WHAT IS NEEDED: When you reach the line containing "United States, site" in the data below, reproduce it and every line that follows, exactly and without additions.
────
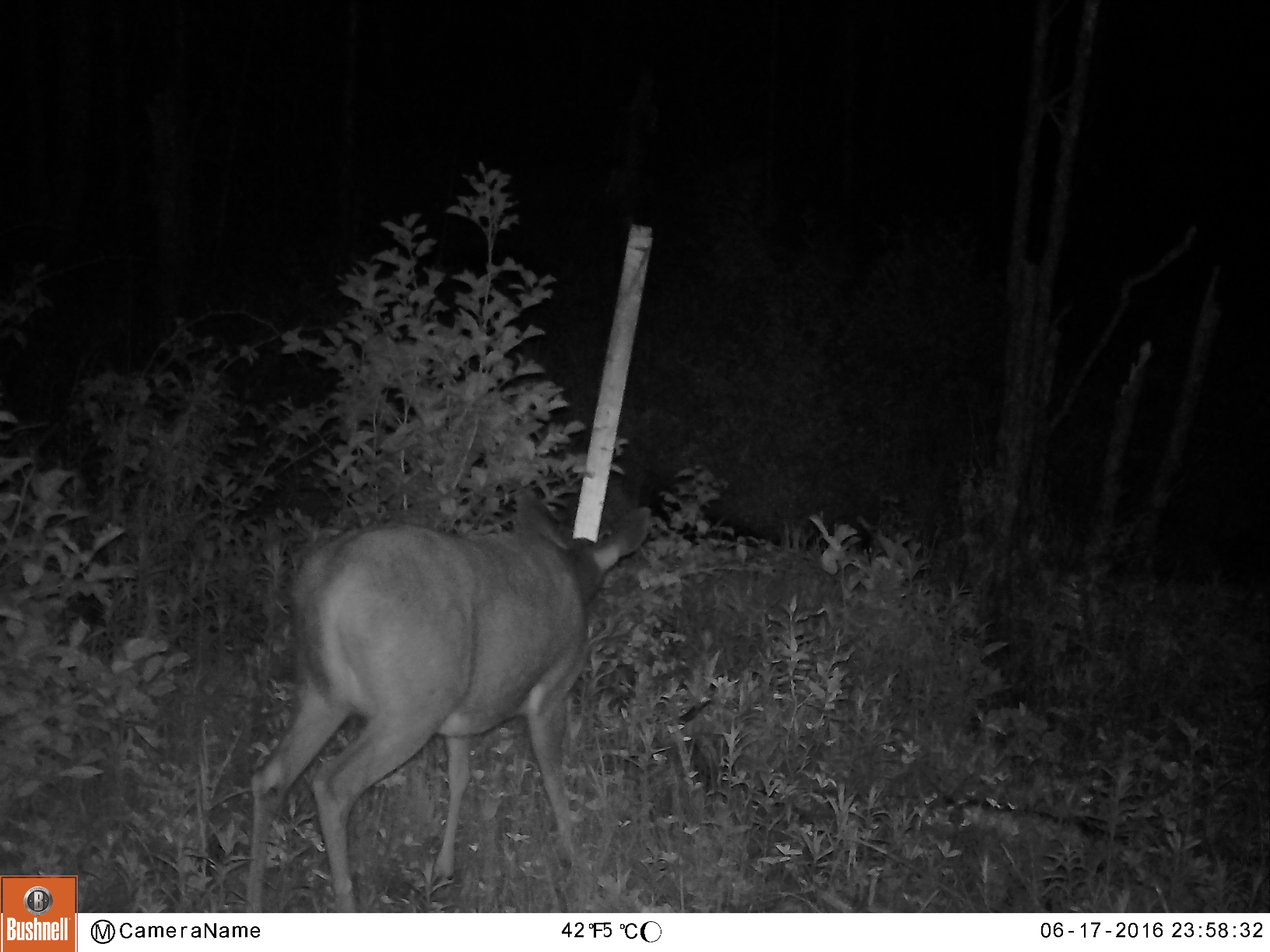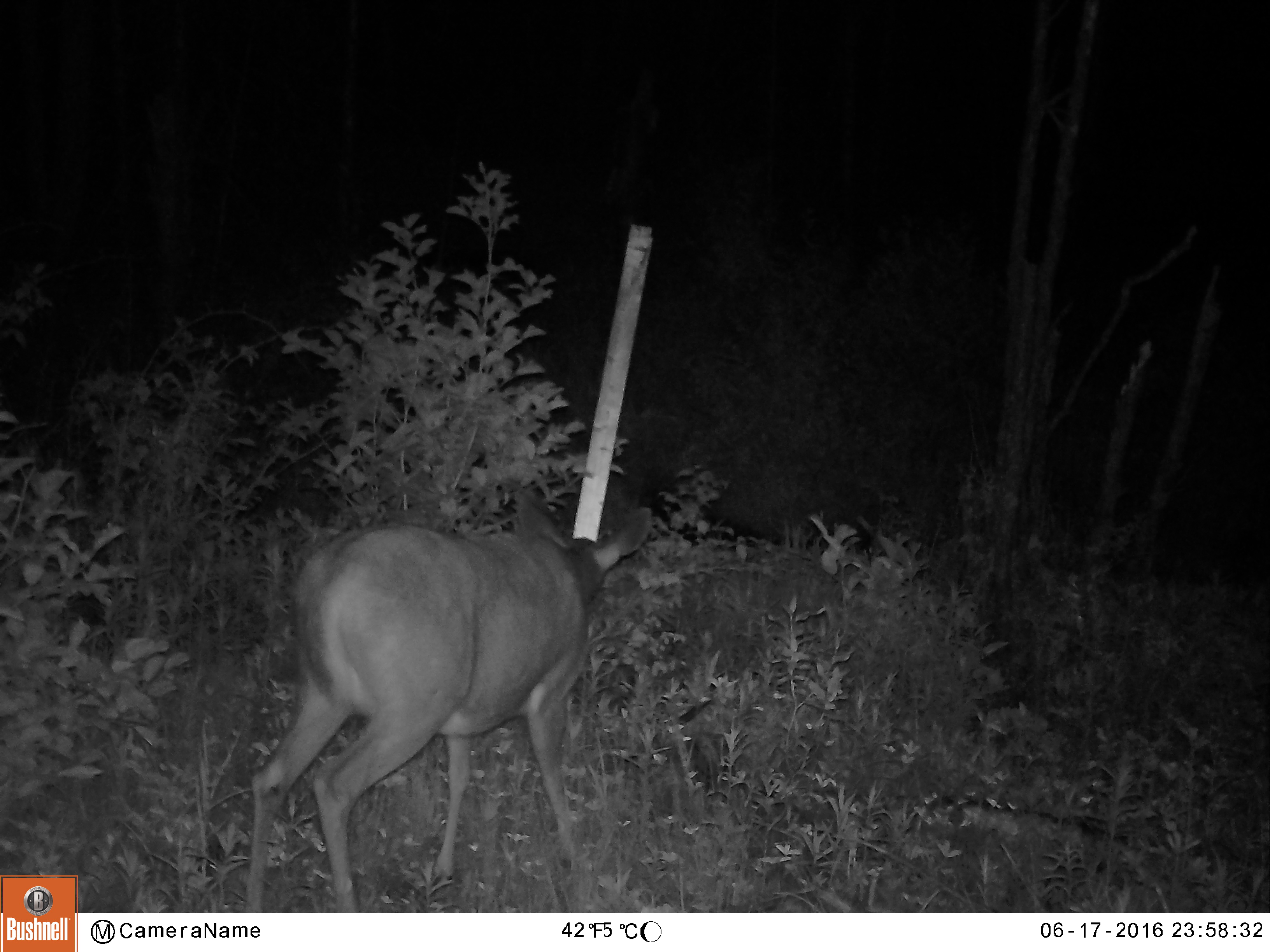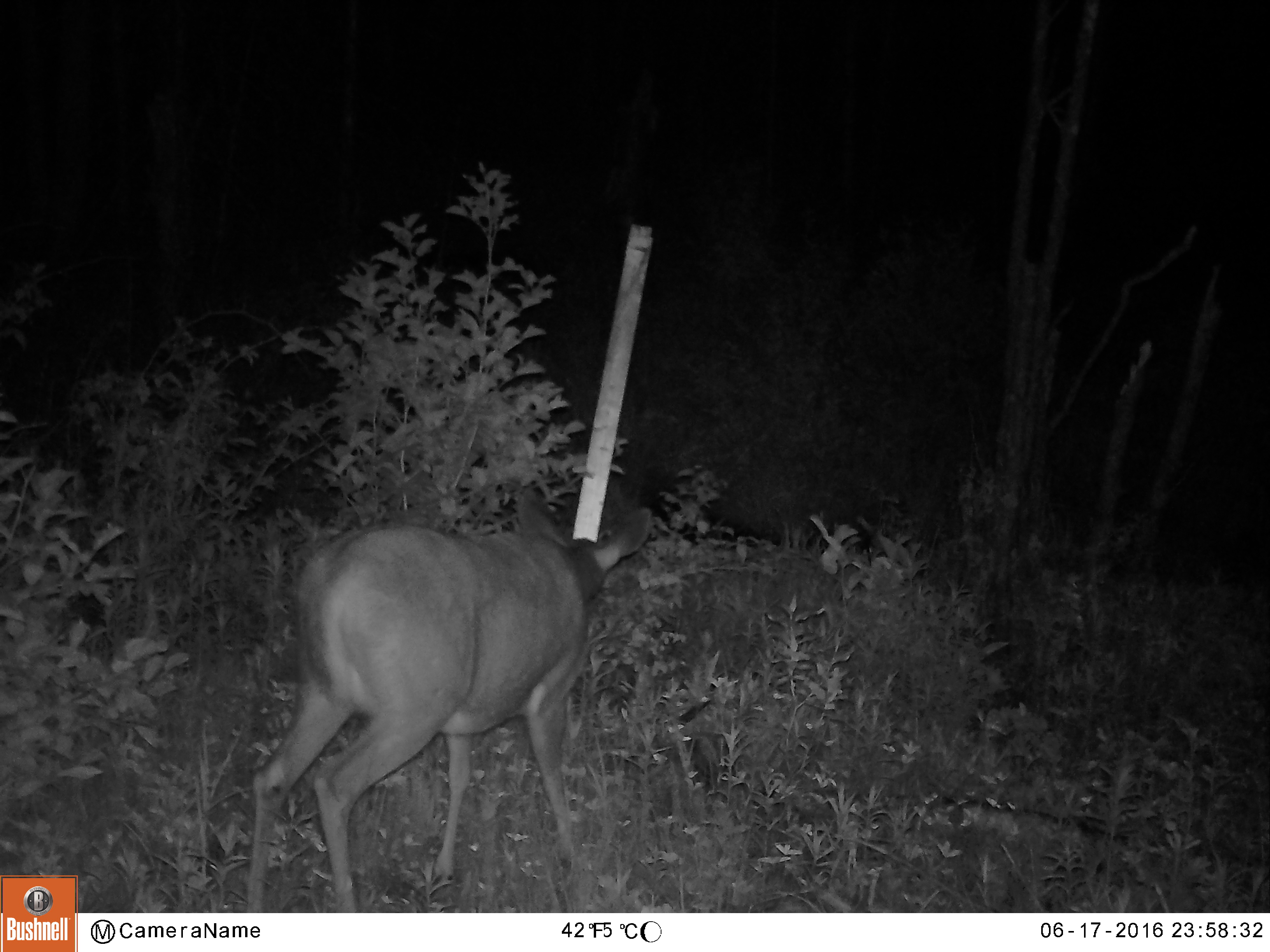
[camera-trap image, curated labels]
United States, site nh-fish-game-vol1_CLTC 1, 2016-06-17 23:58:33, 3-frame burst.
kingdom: Animalia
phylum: Chordata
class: Mammalia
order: Artiodactyla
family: Cervidae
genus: Odocoileus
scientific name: Odocoileus virginianus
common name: white-tailed deer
────
TASK RESULT:
United States, site nh-fish-game-vol1_CLTC 1, 2016-06-17 23:58:33, 3-frame burst.
kingdom: Animalia
phylum: Chordata
class: Mammalia
order: Artiodactyla
family: Cervidae
genus: Odocoileus
scientific name: Odocoileus virginianus
common name: white-tailed deer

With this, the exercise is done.